Дорога на фронт оказалась затяжной: состав тащился с черепашьей скоростью, часами простаивал в тупиках, пропуская эшелоны с танками и орудиями. Вчерашние курсанты маялись от вынужденного безделья и постоянного чувства голода. В Кирове их наконец-то переодели в новое обмундирование, выдали добротные английские ботинки армейского образца.

С ботинками этими вышла история, свидетельствующая о том, что был тогда сержант Старшинов совсем еще мальчишкой. А может быть, проявилась пресловутая «непрактичность», присущая поэтам. Короче говоря, на одном из полустанков казенную обувь он обменял на кринку молока и буханку хлеба, получив в придачу поношенные ботинки. Хлеб тут же был съеден, молоко выпито, а дырявая обувка неармейского образца осталась, грозя ногам своего неожиданного владельца новыми бедами.
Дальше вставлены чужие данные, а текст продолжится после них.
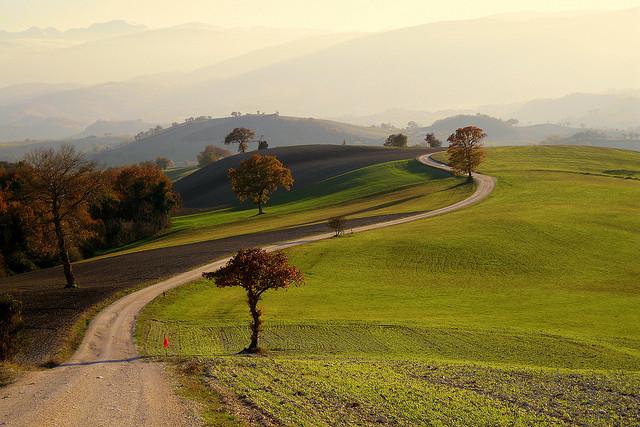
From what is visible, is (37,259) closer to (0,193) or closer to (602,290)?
(0,193)

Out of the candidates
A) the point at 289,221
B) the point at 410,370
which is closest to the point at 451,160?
the point at 289,221

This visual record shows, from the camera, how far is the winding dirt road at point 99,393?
2372 centimetres

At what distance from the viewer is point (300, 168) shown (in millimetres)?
173500

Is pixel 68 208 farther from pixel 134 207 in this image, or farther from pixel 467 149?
pixel 467 149

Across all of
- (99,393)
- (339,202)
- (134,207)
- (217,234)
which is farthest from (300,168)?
(99,393)

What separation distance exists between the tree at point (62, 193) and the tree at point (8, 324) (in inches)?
980

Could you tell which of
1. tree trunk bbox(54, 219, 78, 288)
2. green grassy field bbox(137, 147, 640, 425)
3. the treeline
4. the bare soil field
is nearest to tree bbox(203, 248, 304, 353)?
green grassy field bbox(137, 147, 640, 425)

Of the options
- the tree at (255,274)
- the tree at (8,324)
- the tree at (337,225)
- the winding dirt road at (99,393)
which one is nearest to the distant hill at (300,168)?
the tree at (337,225)

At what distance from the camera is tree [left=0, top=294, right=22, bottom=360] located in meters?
35.1

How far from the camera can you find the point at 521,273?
199ft

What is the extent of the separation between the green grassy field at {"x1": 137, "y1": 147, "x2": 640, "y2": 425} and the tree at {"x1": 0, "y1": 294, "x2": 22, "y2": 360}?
7722 millimetres

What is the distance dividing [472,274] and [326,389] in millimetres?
36370

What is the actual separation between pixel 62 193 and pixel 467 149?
8041 centimetres

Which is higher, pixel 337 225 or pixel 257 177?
pixel 257 177
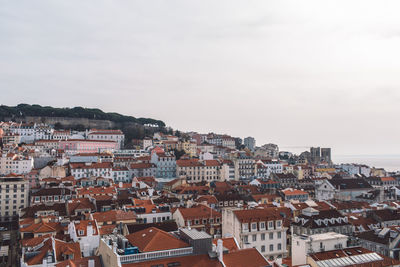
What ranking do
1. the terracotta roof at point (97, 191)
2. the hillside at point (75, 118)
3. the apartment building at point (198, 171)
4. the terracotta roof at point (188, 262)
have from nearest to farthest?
the terracotta roof at point (188, 262)
the terracotta roof at point (97, 191)
the apartment building at point (198, 171)
the hillside at point (75, 118)

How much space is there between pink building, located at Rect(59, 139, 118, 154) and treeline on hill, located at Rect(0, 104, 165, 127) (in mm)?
40969

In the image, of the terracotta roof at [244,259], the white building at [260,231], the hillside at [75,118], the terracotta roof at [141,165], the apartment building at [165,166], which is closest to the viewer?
the terracotta roof at [244,259]

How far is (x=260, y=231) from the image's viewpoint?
39.8 m

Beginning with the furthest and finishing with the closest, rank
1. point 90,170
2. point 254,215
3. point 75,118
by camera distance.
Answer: point 75,118 < point 90,170 < point 254,215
Когда проезжали Москву, на станции Перово их состав в очередной раз загнали в тупик, и судьба подарила Николаю свидание с матерью. И здесь не обошлось без доброго женского участия. Пожилая женщина, с которой он разговорился у вагона, взяла у него адрес и сообщила домашним о его местонахождении. Дальнейшее — со слов Старшинова из его «Записок сержанта».

«Уже через полтора часа я увидел, как по путям бежит маленькая женщина, держа в руке узелок. Она несколько раз споткнулась о рельсы и шпалы, но бежит и бежит — ближе, ближе, ближе…

— Мама!..

— Сынок!..

Как она спешила!..

Она принесла мне свою пайку хлеба — четыреста граммов — и теплые варежки. Я отдал ей свой сахар. Она не хотела его брать, но я уверил ее, что сахара нам дают больше, чем нужно. А хлеб мне пришлось взять, потому что она уверяла меня, что сейчас у нее его много…

Она, конечно, заметила, что я в старых изношенных ботинках. Но я вышел из положения, солгав ей, что у меня есть и новые, как у всех, что я берегу их для фронта — там они будут нужнее. Едва ли она поверила этому и все смотрела на ботинки и вздыхала…

А через несколько минут наш эшелон двинулся вперед, на запад».

Под Калугой эшелон выгрузился, и начались пешие переходы по весенним, набухшим ледяной грязью дорогам. Осознав на деле опрометчивость своего недавнего поступка, сержант Старшинов стал просить ротного старшину сменить ему ботинки, но тот с интендантской невозмутимостью послал его по известному адресу, поскольку ботинки, согласно ведомости, за ним уже числились.

Помог счастливый случай, убедительно доказывающий, что вопрос «о пользе искусства» в армейских условиях имеет однозначно положительный ответ.

Капитан Ветров из штаба полка слыл среди солдат суровым человеком. На их взгляд, он имел дурную привычку снимать затворы с винтовок уснувших часовых, а утром устраивать им серьезные взбучки. От роду ему было лет двадцать, но он уже имел за плечами боевой опыт и тяжелое ранение. На вторые сутки марша, обнаружив в избе, где разместился на ночь, гармонь, капитан решил потешить себя музыкой и пошел искать гармониста. Таковой нашелся в пулеметной роте — молоденький, щуплый, чернявый сержант. Ветров привел его к себе, угостил, как водится, самогонкой, и тот до утра играл «На Муромской дорожке», «Коробочку», «Синенький скромный платочек»… Расчувствовавшись, капитан на сей раз не стал тревожить мирный сон часовых, а спросил сержанта, как может его отблагодарить. Сержант попросил новые ботинки — старые-то, мол, совсем развалились. Выслушав историю про растрату казенного имущества, капитан резко отчитал младшего по званию, но приказал ротному старшине, как тот ни махал ведомостью, выдать сержанту ботинки.